## EXERCISE PROMPT
Copy out the following listing line for line, with no changes to any line.

## RECORDS FOR THIS TASK
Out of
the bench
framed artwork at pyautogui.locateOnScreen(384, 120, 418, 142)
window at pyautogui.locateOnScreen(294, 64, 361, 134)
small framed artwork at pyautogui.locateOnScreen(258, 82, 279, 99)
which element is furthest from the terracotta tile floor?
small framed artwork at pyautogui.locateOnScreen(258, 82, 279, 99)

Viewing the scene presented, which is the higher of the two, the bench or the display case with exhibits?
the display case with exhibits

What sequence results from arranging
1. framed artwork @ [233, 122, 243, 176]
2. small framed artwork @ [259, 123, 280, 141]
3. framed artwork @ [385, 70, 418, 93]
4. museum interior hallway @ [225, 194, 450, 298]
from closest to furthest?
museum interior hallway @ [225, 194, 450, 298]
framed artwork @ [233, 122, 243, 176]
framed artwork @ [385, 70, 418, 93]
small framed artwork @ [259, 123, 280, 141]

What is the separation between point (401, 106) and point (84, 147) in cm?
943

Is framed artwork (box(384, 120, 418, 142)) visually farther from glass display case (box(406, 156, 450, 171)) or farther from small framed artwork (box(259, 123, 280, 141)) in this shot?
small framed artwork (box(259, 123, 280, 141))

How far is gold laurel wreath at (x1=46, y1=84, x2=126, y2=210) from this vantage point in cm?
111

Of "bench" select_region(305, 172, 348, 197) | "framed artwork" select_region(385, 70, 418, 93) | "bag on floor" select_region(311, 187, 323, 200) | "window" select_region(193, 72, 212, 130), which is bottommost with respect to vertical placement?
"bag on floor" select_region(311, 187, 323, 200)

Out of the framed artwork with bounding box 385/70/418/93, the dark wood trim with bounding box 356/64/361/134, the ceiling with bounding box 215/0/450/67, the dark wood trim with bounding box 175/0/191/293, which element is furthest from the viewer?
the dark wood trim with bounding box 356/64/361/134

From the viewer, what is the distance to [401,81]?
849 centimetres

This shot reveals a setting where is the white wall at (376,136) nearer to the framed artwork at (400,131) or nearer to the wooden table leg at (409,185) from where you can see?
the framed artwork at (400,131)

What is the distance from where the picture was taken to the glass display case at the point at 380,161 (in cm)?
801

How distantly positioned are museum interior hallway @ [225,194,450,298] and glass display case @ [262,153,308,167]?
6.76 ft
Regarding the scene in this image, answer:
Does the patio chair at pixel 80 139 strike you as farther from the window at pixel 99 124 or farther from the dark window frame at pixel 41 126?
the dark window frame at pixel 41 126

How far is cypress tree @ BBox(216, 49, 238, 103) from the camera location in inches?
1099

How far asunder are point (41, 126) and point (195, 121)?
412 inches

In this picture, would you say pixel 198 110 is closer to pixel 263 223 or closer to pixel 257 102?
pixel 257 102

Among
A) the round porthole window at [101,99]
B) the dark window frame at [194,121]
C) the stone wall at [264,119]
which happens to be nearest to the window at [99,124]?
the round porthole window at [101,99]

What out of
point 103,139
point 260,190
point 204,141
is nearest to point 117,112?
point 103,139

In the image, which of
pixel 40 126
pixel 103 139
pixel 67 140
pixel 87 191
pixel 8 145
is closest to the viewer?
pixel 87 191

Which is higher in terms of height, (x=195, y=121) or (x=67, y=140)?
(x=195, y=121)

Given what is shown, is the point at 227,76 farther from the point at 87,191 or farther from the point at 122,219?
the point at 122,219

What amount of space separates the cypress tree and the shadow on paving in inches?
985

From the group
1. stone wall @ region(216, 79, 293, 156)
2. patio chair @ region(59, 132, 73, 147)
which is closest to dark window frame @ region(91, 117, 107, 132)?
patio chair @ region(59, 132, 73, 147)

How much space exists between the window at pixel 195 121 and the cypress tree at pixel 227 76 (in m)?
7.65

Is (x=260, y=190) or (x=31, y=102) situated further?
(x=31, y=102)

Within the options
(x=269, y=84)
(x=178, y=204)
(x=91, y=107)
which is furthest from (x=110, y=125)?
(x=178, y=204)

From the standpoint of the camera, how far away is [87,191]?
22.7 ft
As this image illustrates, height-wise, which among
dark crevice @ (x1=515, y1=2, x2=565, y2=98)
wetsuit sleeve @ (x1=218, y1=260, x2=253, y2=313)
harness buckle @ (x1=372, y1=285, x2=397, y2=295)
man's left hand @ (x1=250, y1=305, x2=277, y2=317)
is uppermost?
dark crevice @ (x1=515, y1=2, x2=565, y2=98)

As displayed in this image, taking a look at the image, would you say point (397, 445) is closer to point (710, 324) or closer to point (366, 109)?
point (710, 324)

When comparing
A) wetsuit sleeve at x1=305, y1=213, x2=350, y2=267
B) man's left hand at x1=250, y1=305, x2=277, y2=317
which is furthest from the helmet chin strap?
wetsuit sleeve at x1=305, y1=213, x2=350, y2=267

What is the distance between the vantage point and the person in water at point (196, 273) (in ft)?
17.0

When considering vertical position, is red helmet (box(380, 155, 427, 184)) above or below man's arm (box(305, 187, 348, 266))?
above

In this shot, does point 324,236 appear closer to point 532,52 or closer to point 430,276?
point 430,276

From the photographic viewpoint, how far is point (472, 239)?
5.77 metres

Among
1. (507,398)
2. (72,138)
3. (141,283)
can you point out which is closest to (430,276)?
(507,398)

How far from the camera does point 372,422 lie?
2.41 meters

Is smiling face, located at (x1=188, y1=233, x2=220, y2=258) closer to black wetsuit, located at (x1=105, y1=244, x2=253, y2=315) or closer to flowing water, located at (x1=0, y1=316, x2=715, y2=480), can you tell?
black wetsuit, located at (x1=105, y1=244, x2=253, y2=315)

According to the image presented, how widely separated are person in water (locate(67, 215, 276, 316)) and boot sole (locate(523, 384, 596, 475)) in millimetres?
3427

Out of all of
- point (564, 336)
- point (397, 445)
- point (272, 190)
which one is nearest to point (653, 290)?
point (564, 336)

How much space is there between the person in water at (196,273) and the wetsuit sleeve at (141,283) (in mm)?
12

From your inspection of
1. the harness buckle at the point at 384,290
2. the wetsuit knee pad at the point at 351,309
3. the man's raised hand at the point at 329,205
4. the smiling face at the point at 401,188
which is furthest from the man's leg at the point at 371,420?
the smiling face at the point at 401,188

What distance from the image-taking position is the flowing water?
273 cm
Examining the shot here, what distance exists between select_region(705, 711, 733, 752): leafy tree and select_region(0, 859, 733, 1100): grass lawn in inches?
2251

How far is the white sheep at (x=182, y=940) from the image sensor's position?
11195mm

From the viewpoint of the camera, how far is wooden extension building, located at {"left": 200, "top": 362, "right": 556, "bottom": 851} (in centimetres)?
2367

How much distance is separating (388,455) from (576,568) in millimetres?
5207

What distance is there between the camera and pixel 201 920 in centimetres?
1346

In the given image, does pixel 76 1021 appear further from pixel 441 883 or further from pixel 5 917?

## RESULT OF THIS EXERCISE
Out of
the bench
framed artwork at pyautogui.locateOnScreen(384, 120, 418, 142)
window at pyautogui.locateOnScreen(294, 64, 361, 134)
small framed artwork at pyautogui.locateOnScreen(258, 82, 279, 99)
which element is furthest from the terracotta tile floor?
small framed artwork at pyautogui.locateOnScreen(258, 82, 279, 99)

Viewing the scene presented, which is the higher of the two, the bench or the display case with exhibits?
the display case with exhibits

What sequence results from arranging
1. framed artwork @ [233, 122, 243, 176]
2. small framed artwork @ [259, 123, 280, 141]
3. framed artwork @ [385, 70, 418, 93]
4. museum interior hallway @ [225, 194, 450, 298]
from closest to furthest?
museum interior hallway @ [225, 194, 450, 298]
framed artwork @ [233, 122, 243, 176]
framed artwork @ [385, 70, 418, 93]
small framed artwork @ [259, 123, 280, 141]

What is the separation between point (401, 106) and point (84, 147) in cm?
943

Is framed artwork (box(384, 120, 418, 142)) visually farther from glass display case (box(406, 156, 450, 171)) or farther from small framed artwork (box(259, 123, 280, 141)) in this shot?
small framed artwork (box(259, 123, 280, 141))

How far is gold laurel wreath at (x1=46, y1=84, x2=126, y2=210) from this vantage point in cm?
111

Of "bench" select_region(305, 172, 348, 197) | "framed artwork" select_region(385, 70, 418, 93) | "bag on floor" select_region(311, 187, 323, 200) | "window" select_region(193, 72, 212, 130), which is bottommost with respect to vertical placement?
"bag on floor" select_region(311, 187, 323, 200)

Out of the framed artwork with bounding box 385/70/418/93, the dark wood trim with bounding box 356/64/361/134, the ceiling with bounding box 215/0/450/67, the dark wood trim with bounding box 175/0/191/293, which element is furthest from the viewer?
the dark wood trim with bounding box 356/64/361/134

From the viewer, what is the distance to [401,81]?
849 centimetres

This shot reveals a setting where is the white wall at (376,136) nearer to the framed artwork at (400,131) or nearer to the wooden table leg at (409,185) from where you can see?
the framed artwork at (400,131)

What is the distance from where the picture was taken to the glass display case at the point at 380,161 (in cm)?
801

How distantly positioned are museum interior hallway @ [225,194,450,298] and glass display case @ [262,153,308,167]?
6.76 ft
Regarding the scene in this image, answer:
Does the patio chair at pixel 80 139 strike you as farther from the window at pixel 99 124 or farther from the dark window frame at pixel 41 126?
the dark window frame at pixel 41 126

How far is cypress tree @ BBox(216, 49, 238, 103) from the camera location in inches?
1099

How far asunder are point (41, 126) and point (195, 121)?
412 inches

In this picture, would you say pixel 198 110 is closer to pixel 263 223 or closer to pixel 257 102?
pixel 257 102

Among
A) the round porthole window at [101,99]
B) the dark window frame at [194,121]
C) the stone wall at [264,119]
which happens to be nearest to the window at [99,124]?
the round porthole window at [101,99]

What out of
point 103,139
point 260,190
point 204,141
is nearest to point 117,112?
point 103,139

In the image, which of
pixel 40 126
pixel 103 139
pixel 67 140
pixel 87 191
pixel 8 145
is closest to the viewer?
pixel 87 191

Which is higher in terms of height, (x=195, y=121) or (x=67, y=140)?
(x=195, y=121)

Given what is shown, is the point at 227,76 farther from the point at 87,191 or farther from the point at 122,219?
the point at 122,219

What amount of space separates the cypress tree and the shadow on paving in inches?
985

From the group
1. stone wall @ region(216, 79, 293, 156)
2. patio chair @ region(59, 132, 73, 147)
which is closest to dark window frame @ region(91, 117, 107, 132)?
patio chair @ region(59, 132, 73, 147)

How much space exists between the window at pixel 195 121 and the cypress tree at pixel 227 76 (in m)?
7.65

Is (x=260, y=190) or (x=31, y=102) situated further?
(x=31, y=102)

Within the options
(x=269, y=84)
(x=178, y=204)
(x=91, y=107)
which is furthest from (x=110, y=125)?
(x=178, y=204)

From the standpoint of the camera, how far away is [87,191]?
22.7 ft
As this image illustrates, height-wise, which among
dark crevice @ (x1=515, y1=2, x2=565, y2=98)
wetsuit sleeve @ (x1=218, y1=260, x2=253, y2=313)
harness buckle @ (x1=372, y1=285, x2=397, y2=295)
man's left hand @ (x1=250, y1=305, x2=277, y2=317)
is uppermost?
dark crevice @ (x1=515, y1=2, x2=565, y2=98)

As displayed in this image, taking a look at the image, would you say point (397, 445) is closer to point (710, 324) or closer to point (366, 109)?
point (710, 324)

When comparing
A) wetsuit sleeve at x1=305, y1=213, x2=350, y2=267
B) man's left hand at x1=250, y1=305, x2=277, y2=317
which is furthest from the helmet chin strap?
wetsuit sleeve at x1=305, y1=213, x2=350, y2=267

What is the distance between the vantage point and the person in water at point (196, 273) (in ft)?
17.0

When considering vertical position, is red helmet (box(380, 155, 427, 184)) above or below man's arm (box(305, 187, 348, 266))?
above

In this shot, does point 324,236 appear closer to point 532,52 or closer to point 430,276?
point 430,276

From the photographic viewpoint, how far is point (472, 239)?
5.77 metres

Among
1. (507,398)
2. (72,138)
3. (141,283)
can you point out which is closest to (430,276)?
(507,398)

How far from the camera does point 372,422 lie?
2.41 meters

Is smiling face, located at (x1=188, y1=233, x2=220, y2=258) closer to black wetsuit, located at (x1=105, y1=244, x2=253, y2=315) or closer to flowing water, located at (x1=0, y1=316, x2=715, y2=480), can you tell?
black wetsuit, located at (x1=105, y1=244, x2=253, y2=315)

According to the image presented, how widely separated are person in water (locate(67, 215, 276, 316)) and boot sole (locate(523, 384, 596, 475)) in millimetres?
3427

Out of all of
- point (564, 336)
- point (397, 445)
- point (272, 190)
which one is nearest to point (653, 290)?
point (564, 336)

How much space is there between the person in water at (196,273) and the wetsuit sleeve at (141,283) (in mm)?
12

From your inspection of
1. the harness buckle at the point at 384,290
2. the wetsuit knee pad at the point at 351,309
3. the man's raised hand at the point at 329,205
4. the smiling face at the point at 401,188
which is furthest from the man's leg at the point at 371,420?
the smiling face at the point at 401,188

What distance from the image-taking position is the flowing water?
273 cm
Examining the shot here, what distance exists between select_region(705, 711, 733, 752): leafy tree and select_region(0, 859, 733, 1100): grass lawn in inches?
2251

How far is the white sheep at (x=182, y=940) from the image sensor's position?
11195mm

From the viewpoint of the camera, how far is wooden extension building, located at {"left": 200, "top": 362, "right": 556, "bottom": 851} (in centimetres)?
2367

How much distance is separating (388,455) from (576,568) in millimetres?
5207

What distance is there between the camera and pixel 201 920 in centimetres?
1346

In the given image, does pixel 76 1021 appear further from pixel 441 883 or further from pixel 5 917?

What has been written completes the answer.